Okay, and for those that stay? Well, if they’re lucky, starving Palestinians in Gaza will finally have the attention of some, but most people on TikTok don’t know what it is they’re actually doing when they engage. More and more, those in Gaza are having to deliver a set of instructions to make every viewer the perfect one. But careful now, if people begin interacting with your video in a way that would identify it to the algorithm as a “Gaza fundraising post” then TikTok will begin treating like one. The sad reality is that Palestine activism is a niche on TikTok, like archive Paul Smith is, or 2hollis, or edits of a Netflix show that got cancelled after 1 season. And TikTok is good at sending videos to the right niche, but niche isn’t enough when the price of survival is millions of views.

“Labubu Dubai Chocolate” “Giorgio Armani Dead” “Sidney Sweeney N word” These are just some examples of the topics that Palestinians in Gaza are requesting their viewers to discuss in the comments. The good news is that TikTok doesn’t actually know what each and every video is about, but it can guess (almost always correctly) based on the shape it leaves; a trail of clues left by viewers. Comments are an obvious one. But the new blue comment feature allows TikTok to connect videos with what users search after watching. This is a powerful feature; it’s the equivalent of putting a delivery address on a video. And if videos manage to disguise themselves with an ultra-hot ultra-viral search term, that’s the winning ticket.

If a user searches Labubu whilst watching a video, and the comments are full with the mention of them, and the video itself includes the word in its caption or in-video text, then that video is virtually indistinguishable to the algorithm from a video that’s only about Labubu’s, and not also a genocide.
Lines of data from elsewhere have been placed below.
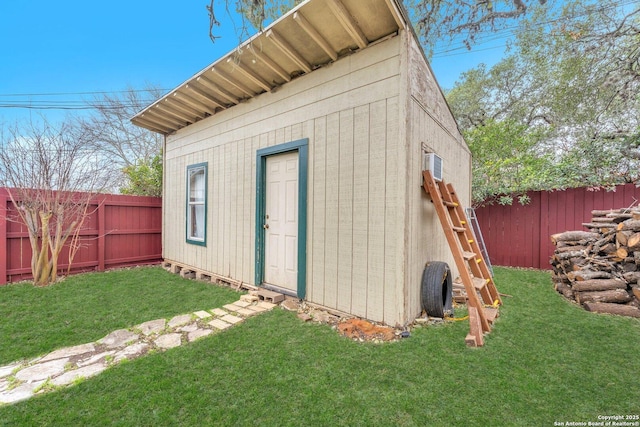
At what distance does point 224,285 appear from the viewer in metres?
4.47

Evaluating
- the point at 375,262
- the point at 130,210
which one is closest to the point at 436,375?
the point at 375,262

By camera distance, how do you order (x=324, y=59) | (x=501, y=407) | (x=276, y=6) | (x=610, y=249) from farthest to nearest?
(x=610, y=249), (x=324, y=59), (x=276, y=6), (x=501, y=407)

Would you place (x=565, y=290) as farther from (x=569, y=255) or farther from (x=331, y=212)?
(x=331, y=212)

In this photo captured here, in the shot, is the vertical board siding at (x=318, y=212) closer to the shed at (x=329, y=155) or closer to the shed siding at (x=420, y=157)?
the shed at (x=329, y=155)

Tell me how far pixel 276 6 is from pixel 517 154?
24.9 ft

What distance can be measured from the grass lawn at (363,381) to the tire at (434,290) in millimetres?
200

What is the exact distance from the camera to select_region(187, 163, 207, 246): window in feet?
16.3

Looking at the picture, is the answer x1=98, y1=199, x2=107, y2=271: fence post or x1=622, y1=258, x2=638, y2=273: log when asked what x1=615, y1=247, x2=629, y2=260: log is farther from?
x1=98, y1=199, x2=107, y2=271: fence post

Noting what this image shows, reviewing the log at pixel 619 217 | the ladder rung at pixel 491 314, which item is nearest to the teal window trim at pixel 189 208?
the ladder rung at pixel 491 314

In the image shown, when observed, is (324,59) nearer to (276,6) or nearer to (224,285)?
(276,6)

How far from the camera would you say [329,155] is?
312cm

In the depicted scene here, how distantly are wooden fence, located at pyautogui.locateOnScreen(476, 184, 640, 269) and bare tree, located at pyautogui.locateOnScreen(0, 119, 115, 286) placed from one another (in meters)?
8.77

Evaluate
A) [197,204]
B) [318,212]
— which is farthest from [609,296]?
[197,204]

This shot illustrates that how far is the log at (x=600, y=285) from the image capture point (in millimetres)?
3273
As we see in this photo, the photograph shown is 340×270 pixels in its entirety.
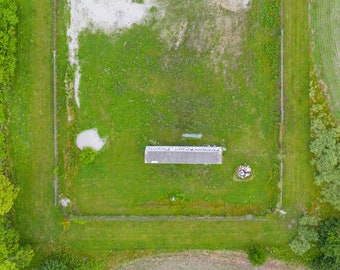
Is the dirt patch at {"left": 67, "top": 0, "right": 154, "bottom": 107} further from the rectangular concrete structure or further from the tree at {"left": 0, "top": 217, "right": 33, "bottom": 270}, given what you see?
the tree at {"left": 0, "top": 217, "right": 33, "bottom": 270}

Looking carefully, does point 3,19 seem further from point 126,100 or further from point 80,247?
point 80,247

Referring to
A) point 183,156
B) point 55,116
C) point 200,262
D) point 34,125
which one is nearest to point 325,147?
point 183,156

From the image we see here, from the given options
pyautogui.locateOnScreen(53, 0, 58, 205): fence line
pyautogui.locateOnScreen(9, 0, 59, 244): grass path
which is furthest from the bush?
pyautogui.locateOnScreen(53, 0, 58, 205): fence line

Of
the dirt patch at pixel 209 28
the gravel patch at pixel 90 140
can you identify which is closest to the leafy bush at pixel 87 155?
the gravel patch at pixel 90 140

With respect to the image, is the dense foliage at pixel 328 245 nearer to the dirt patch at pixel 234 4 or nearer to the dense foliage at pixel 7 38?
the dirt patch at pixel 234 4

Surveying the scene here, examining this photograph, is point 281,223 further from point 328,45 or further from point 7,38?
point 7,38

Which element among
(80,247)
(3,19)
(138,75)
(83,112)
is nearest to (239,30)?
(138,75)
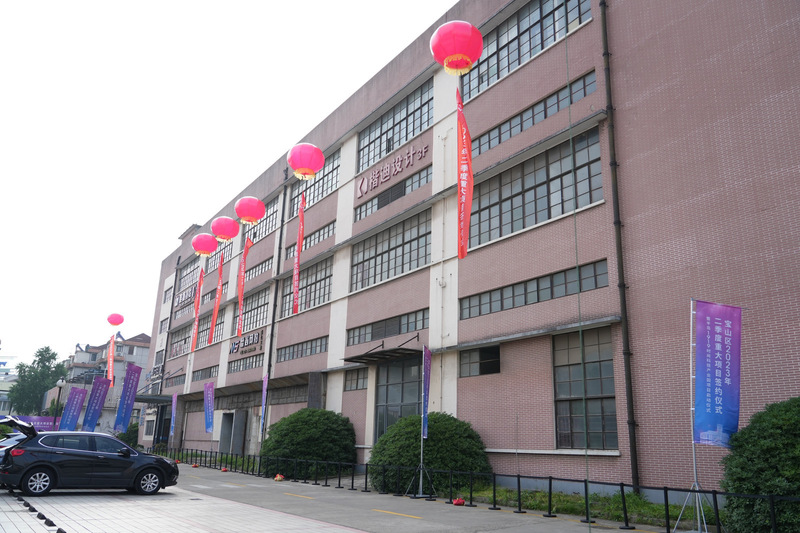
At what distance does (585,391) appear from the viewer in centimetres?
1780

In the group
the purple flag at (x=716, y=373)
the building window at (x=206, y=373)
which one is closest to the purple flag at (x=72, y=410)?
the building window at (x=206, y=373)

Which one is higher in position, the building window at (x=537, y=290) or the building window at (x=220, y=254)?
the building window at (x=220, y=254)

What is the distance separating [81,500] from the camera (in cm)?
1427

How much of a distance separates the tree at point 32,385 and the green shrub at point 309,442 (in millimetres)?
86120

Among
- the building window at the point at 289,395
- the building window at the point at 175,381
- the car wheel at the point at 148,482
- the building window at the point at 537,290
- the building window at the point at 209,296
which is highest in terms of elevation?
the building window at the point at 209,296

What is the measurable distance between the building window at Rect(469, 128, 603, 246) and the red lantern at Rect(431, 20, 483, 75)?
5.95m

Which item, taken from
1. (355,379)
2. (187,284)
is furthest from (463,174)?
(187,284)

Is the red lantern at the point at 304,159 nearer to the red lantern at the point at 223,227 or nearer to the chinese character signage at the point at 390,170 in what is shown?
the chinese character signage at the point at 390,170

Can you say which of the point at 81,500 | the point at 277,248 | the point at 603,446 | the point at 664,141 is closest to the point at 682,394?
the point at 603,446

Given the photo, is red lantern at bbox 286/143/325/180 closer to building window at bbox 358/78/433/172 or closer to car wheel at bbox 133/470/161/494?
building window at bbox 358/78/433/172

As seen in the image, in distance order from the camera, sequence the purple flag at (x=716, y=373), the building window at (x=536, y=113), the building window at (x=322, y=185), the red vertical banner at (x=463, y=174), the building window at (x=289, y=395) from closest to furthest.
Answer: the purple flag at (x=716, y=373) < the red vertical banner at (x=463, y=174) < the building window at (x=536, y=113) < the building window at (x=289, y=395) < the building window at (x=322, y=185)

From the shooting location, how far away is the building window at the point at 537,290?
18.2m

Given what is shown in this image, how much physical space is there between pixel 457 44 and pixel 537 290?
8609 mm

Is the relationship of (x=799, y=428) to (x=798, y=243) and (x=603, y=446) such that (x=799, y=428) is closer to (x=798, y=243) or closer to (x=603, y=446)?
(x=798, y=243)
At the end of all this, Palestinians still haven’t managed to fundraise their cost of surviving a famine on the internet. But the money they have made has made all the difference, and I keep this in mind each time I comment “wait giorgio armani died omg???!” knowing that his death makes a video more valuable than the preventable death of a malnourished child in Gaza. But I comment anyway, and so should you. If I could say anything, I would tell you that I, too, am complaining to Allah about those that skip, and if you think no one is watching you: know that the algorithm is, and its judging you almost as much as I am.

So where does that leave us? It’s one thing so describe what is happening on the app, and why. Explaining the dirty feeling it leaves us with is another. Many folks have described the necessity of videos like these as “dystopian” and it’s a fair enough analysis. Like much of our increasingly techno-feudal reality, the jarring juxtaposition of trivial trends and mindless consumption with unimaginable daily suffering is forcing us to contend with the dirty, uncomfortable substrata hiding beneath our “business as usual.” When stupid AI videos cost clean drinking water that millions go without, or when micro-trends are made for less than pennies by young girls in Bangladesh, or when discussing cute hairstyles for small dogs allows a starving family in Gaza to live another day, its hard not to decide that, now, nothing is trivial. And undeniably, the internet has finally become “real life.”